Der neue Stall des Landwirts Georg Höller unterhalb des Heckbergs wird mit 140 Metern Länge und 42 Metern Breite etwa so groß wie ein Fußballfeld. Der Bauherr nennt zwei Gründe für seine Planung: Die Tiere haben viel Platz unterm Dach, so wie es auch für „Bioland“-Rinder vorgeschrieben ist, und der Strukturwandel in der Landwirtschaft bedinge eine solche Größe. „Wenn Lebensmittel immer billiger werden, muss ein Betrieb sich zur Erhaltung der Arbeitsökonomie vergrößern“, erklärt Höller. Daher sieht er in Zukunft noch mehr solcher Stallungen entstehen; die Hersteller richteten sich bereits darauf ein.
Der geplante Mutterkuhstall steht am Donnerstag erneut auf der Tagesordnung des Planungsausschusses; entschieden wird wohl nichts. Die Verwaltung jedenfalls rät zu warten, bis ein konkreter Bauantrag vorliegt.
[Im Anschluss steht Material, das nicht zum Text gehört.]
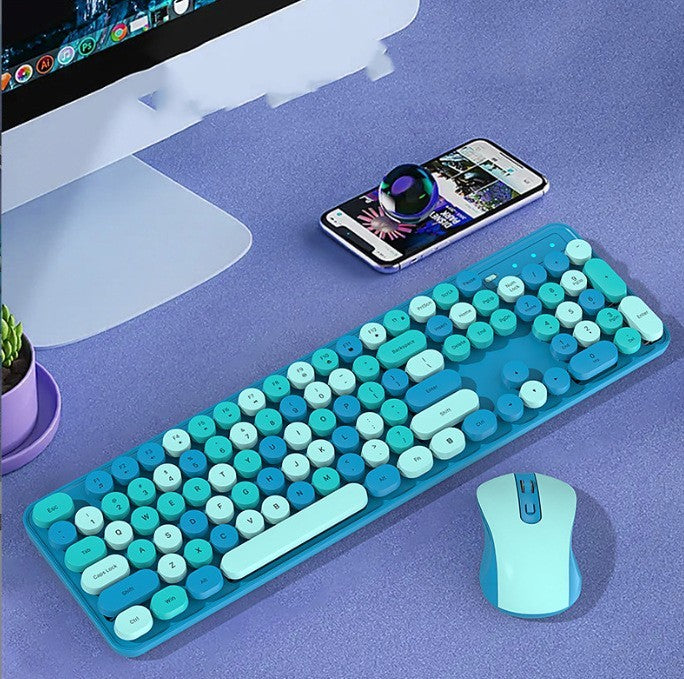 Wireless Keyboard Suit Mute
Zurückhaltung übt auch der Kreis: Der Bauherr „hat in Vorgesprächen seine Pläne vorgelegt, ein Antrag liegt noch nicht vor“, heißt es dort. Zu diskutieren seien unter anderem mehrere Standorte und die Größe. Dass Höller als Landwirt „privilegiert“ ist und im Außenbereich bauen darf, das betont Muchs Beigeordneter Norbert Büscher bereits heute. Die Kommune könne sich nicht danach richten, ob ein Objekt erwünscht sei oder nicht, es gehe viel mehr um „Recht und Gesetz“.
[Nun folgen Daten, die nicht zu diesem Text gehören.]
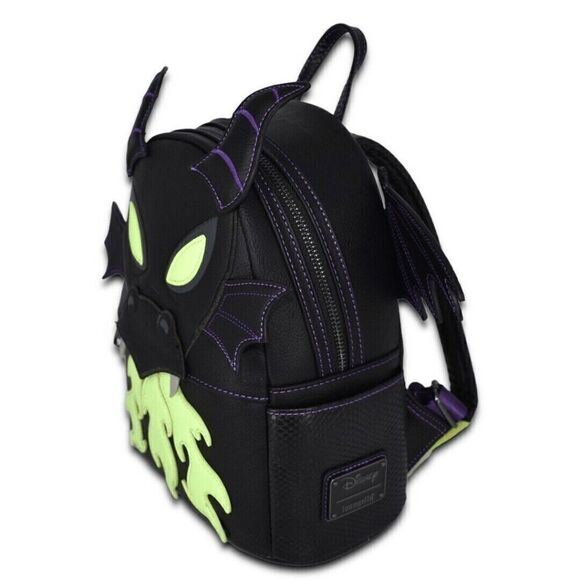 Loungefly Disney Sleeping Beauty Maleficent Dragon Cosplay Glow in the D…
Höller hält auf seinem mehrere Jahre alten Hof rund 80 Mutterkühe; er produziert ausschließlich für den Fleischmarkt. Die Kälber gehen als Absetzer im Alter von acht Monaten in die Mastbetriebe der Umgebung. Der neue Stall soll ihm ermöglichen, den Bestand auf 200 Mutterkühe aufzustocken. Dass es sich um einen „Riesenstall handelt, ist nicht wegzudiskutieren“, stellt Höller fest. Auch der von ihm beauftragte Gutachter verhehlt die „massiv ins Landschaftsbild eingreifende Baumaßnahme“ nicht. Der Ratschlag der Experten: Man sollte die Bevölkerung über die „Sinnhaftigkeit eines solchen Stallbaus“ informieren.
Doch die Anwohner sind aufgebracht. Sie sprechen bereits vom „Höllodorm“ und einer „Veralberung der Heckhauser Bürger“ durch die Behörden in Much und Siegburg. Die Planung sei nicht nur ein massiver Eingriff in ihre Lebensqualität, sondern auch als „Angriff auf die rechtssaatliche Ordnung“. Es wird vermutet, dass „Klüngel“ im Spiel ist. Beim Bau des Hofs vor acht Jahren sei die Stallhöhe von 10,30 Metern bereits als bedenklich eingestuft worden und habe auf Anforderung der Behörde um fast einen Meter gesenkt werden müssen. Nun seien 16 Meter geplant: eine „rüde Entgleisung in der Behandlung von Natur und Umwelt“ und ein Widerspruch zu den touristischen Zielen der Gemeinde. Die Bürger fordern von der Politik einen Stopp des Bauvorhabens.
Auch in der Bauernschaft rumort es. „Der Seiteneinstieger Höller beansprucht Flächen, die anderen verloren gehen“, so ein Landwirt aus Much. Es wird vermutet, dass die Preise, die Höller zahlen könne, die kleineren, alteingesessenen Betriebe benachteilige, da sie beim Preispoker nicht mithalten könnten. „Da sind Existenzen gefährdet“, drückt der Landwirt die allgemeine Stimmung aus. Georg Höller erklärt dazu, dass er nur an hofnahen Flächen interessiert sei, und er habe durchaus nicht alle Flächen bekommen, an denen er Interesse gezeigt habe. Der Landwirt will den Betrieb von rund 130 auf bis zu 200 Hektar vergröß; die braucht er auch, wenn er mehr Tiere halten will.